Ewamaj, nie wiedziałam, że masz kłopoty z rękami. W takim razie bardzo ci współczuję. Ja ciężarów też już nie noszę ze względu na kręgosłup, ale taką ścieżkę można ułożyć z niezbyt ciężkich, mniejszych kamieni, to będzie wyglądać jeszcze lepiej. No ale nic, nie namawiam. Sama wiesz Ewuniu, co ci nie służy, a co nie.
Drozd, no cóż bardzo mi przyjemnie, że tak postrzegasz mój ogródek. Niewielka to ogrodzinka, ale nasza. A pracy w niej akurat tyle, ile mamy sił, aby to obrobić. A więc szystko jest jak trzeba. A z ciebie Januszu to chciałabym przede wszystkim wyrwać tajemnicę ukorzeniania róż, przecież wiesz. Ta zabawa bardzo mnie pociąga, głównie dlatego, że jak do tej pory mi nie wychodzi. Gdyby choć jedną udalo mi się ukorzenić...

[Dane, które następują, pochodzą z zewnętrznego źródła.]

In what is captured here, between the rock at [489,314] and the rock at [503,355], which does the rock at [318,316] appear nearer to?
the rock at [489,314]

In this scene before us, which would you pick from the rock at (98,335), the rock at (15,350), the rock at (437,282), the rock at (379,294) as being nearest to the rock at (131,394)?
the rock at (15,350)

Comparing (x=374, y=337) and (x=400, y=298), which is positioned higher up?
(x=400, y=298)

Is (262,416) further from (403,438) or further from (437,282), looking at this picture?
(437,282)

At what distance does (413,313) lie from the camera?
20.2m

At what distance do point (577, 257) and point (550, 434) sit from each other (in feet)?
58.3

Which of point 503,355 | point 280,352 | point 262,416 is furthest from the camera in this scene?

Także żałuję, że nie byliśmy na spotkaniu u was, bo wiele dobrego słyszałam o waszym ogrodzie. Pewnie wiele bym się nauczyła
BOGULENKA, witam cię Bogusiu i bardzo mi miło, że postanowiłaś się w końcu ujawnić. Sprawilaś mi dużą przyjemność pisząc, że regularnie u mnie bywasz. To tak raduje serce i motywuje do dalszych starań.

Tyle jest pięknych ogrodów na forum, że jeśli nasz jest dla kogoś miejscem, do którego chętnie przybywa, to jest to ogromnie miła wiadomość.
Dobrze by było, gdybyś założyła swój wątek. A może go już masz, tylko że nie ma podpisu w stopce?
Bogusiu, jesteśmy prawie sąsiadkami. Czy mieszkasz w samej W-wie, czy dalej?
Margo, ja bym lubiła ich liście, gdyby co roku nie miały na sobie jakiejś paskudnej rdzy. Można co prawda opryskiwać, ale i tak to nic nie daje. Jakby tak człowiek miał robić na wszystko opryski, to czasu by nie wystarczyło na nic innego. A to robactwo, a to grzyb jakiś. Ech...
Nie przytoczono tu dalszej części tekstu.